Opdrachten >>
1. Op welke datum is het beroep ter zitting behandeld volgens de uitspraak over het bezwaarschrift?
2. Schrijf de uitspraak over het bezwaarschrift verder, aansluitend op de laatste zin.

Te lezen tekst >>

_ _ _ _ _

Tegen deze beslissing heeft eiseres beroep ingesteld.
Eiseres vordert vernietiging van de beslissing.
Verweerders hebben stukken ingezonden en een verweerschrift ingediend.
Partijen hebben de beschikking gekregen over de gedingstukken.
De voorzitter heeft het vooronderzoek gesloten en heeft de verdere behandeling van het beroep verwezen naar een zitting van de enkelvoudige kamer voor bestuursrechtelijke zaken.
De griffier heeft partijen uitgenodigd ter zitting te verschijnen onder mededeling van plaats en tijdstip van de zitting. Daarbij is er op gewezen dat tot tien dagen voor de zitting nog nadere stukken door partijen mogen worden ingediend.
Het beroep is behandeld ter zitting van 3 januari 2001.
Eiseres is in persoon verschenen. Voor verweerders is verschenen mr. K.D. van Loo. juridisch medewerkster van de Dienst Sozawe van de gemeente Groningen.
Partijen hebben hun standpunt uiteengezet en desgevraagd nadere inlichtingen verschaft.
De voorzitter heeft het onderzoek ter zitting gesloten en bepaald dat schriftelijk uitspraak wordt gedaan binnen zes weken.
2. Rechtsoverwegingen
De rechtbank legt de volgende feiten en rechtsoverwegingen aan haar beslissing ten grondslag.
Eiseres heeft bezwaar gemaakt tegen het besluit van verweerders van 5 juli 1999. Zij heeft dit gedaan door indiening van een bezwaarschrift. Zij heeft er voor gekozen dit bezwaarschrift in te dienen door dit per post te verzenden.
Blijkens de envelop waarmee het bezwaarschrift is verzonden heeft eiseres het bezwaarschrift gericht tot het juiste bestuursorgaan, met vermelding van het juiste postadres en met voldoening aan alle eisen die voor postbezorging gelden (frankering).
Blijkens de stempeling van de enveloppe van het bezwaarschrift heeft eiseres dit stuk ter verzending aangeboden bij de postbezorging op de laatste dag van de bezwaartermijn (16 augustus 1999). Daarmee heeft eiseres voldaan aan de eerste eis voor tijdigheid van indiening van een bezwaarschrift: een bezwaarschrift dat per post wordt verzonden, moet geacht worden tijdig ingediend te zijn, indien het voor het einde van de bezwaartermijn ter post is bezorgd.
Na de bezorging ter post is er kennelijk een fout gemaakt bij de postbezorging. Het bezwaarschrift is niet bij verweerders afgeleverd maar geretourneerd aan eiseres. De stempel die op de envelop is geplaatst en hiermee kennelijk verband houdt is deels niet leesbaar en geeft, voorzover wel leesbaar, geen andere verklaring dan dat hier sprake is van falen van de bezorgdienst.
Toen eiseres het bezwaarschrift geretourneerd kreeg, was de termijn van een week, als bedoeld in het tweede lid van artikel 6:9 verlopen; althans was het niet meer mogelijk om het bezwaarschrift nog tijdig in te dienen.

_ _ _ _ _

Materiaal >>
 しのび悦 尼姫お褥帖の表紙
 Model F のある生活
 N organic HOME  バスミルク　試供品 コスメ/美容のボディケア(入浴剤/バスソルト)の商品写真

_ _ _ _ _

Antwoorden >>
1. Op 3 januari 2001.

2.
Uiteindelijk is het bezwaarschrift ingediend door dit af te geven te bestemder plaatse.
Verweerders hebben geoordeeld dat niet is voldaan aan de eis dat een per post verzonden bezwaarschrift, dat tijdig ter post is bezorgd, ontvangen moet zijn binnen een week na afloop van de bezwaartermijn. Voorts hebben verweerders geoordeeld dat er geen sprake is van verschoonbare termijnoverschrijding, omdat het risico dat de postbezorgdienst fouten maakt voor rekening van degene komt die kiest voor indiening van een bezwaarschrift door verzending per post.
Verweerders achtten deze opvatting niet voor twijfel vatbaar en hebben daarom afgezien van het horen van eiseres: met toepassing van onderdeel a van artikel 7:3 Awb is het bezwaar niet-ontvankelijk verklaard.
Eiseres bestrijdt deze beslissing en de daaraan door verweerders ten grondslag gelegde opvatting. Daartoe heeft zij onder meer gesteld dat het onterecht is dat een fout van de PTT onder haar verantwoordelijkheid wordt geschoven, nu de PTT zelf erkent dat in zo'n 10 procent van de gevallen niet wordt voldaan aan de eisen van een correcte postbezorging.
Met het arrest van 16 oktober 1991, Vakstudienieuws 1991/3139, heeft de Hoge Raad beslist dat het feit, dat een beroepschrift eerst na het einde van de beroepstermijn wordt ontvangen, niet leidt tot niet-ontvankelijkheid van het beroep, indien de termijnoverschrijding het gevolg is van een in de sfeer van de PTT gelegen omstandigheid van zodanig abnormale aard dat deze niet aan de verzender kan worden toegerekend.
De rechtbank is van oordeel dat deze maatstaf ook geldt bij de toepassing van het tweede lid van artikel 6:9 Awb en derhalve ook in het onderhavige geval.
De rechtbank is voorts van oordeel dat sprake is van een in de sfeer van de postbezorgdienst gelegen omstandigheid die tot overschrijding van de termijn van een week heeft geleid.
Voorts is de rechtbank van oordeel dat het retourneren van het bezwaarschrift niet had behoren te geschieden, nu dit aan alle eisen voldeed die aan ter post bezorgde stukken gesteld worden. Het retourneren wijkt daarmee af van de norm; met andere woorden: is -in de termen van de HR- abnormaal. Met abnormaal gedrag van de bezorgdienst hoefde eiseres geen rekening te houden. Er is dan ook sprake van een niet voor rekening van eiseres te brengen termijnoverschrijding.
Verweerders hadden dan ook niet tot niet-ontvankelijkverklaring mogen overgaan.
Bovendien was het misplaatst om het bepaalde in onderdeel a van artikel 7:3 Awb toe te passen.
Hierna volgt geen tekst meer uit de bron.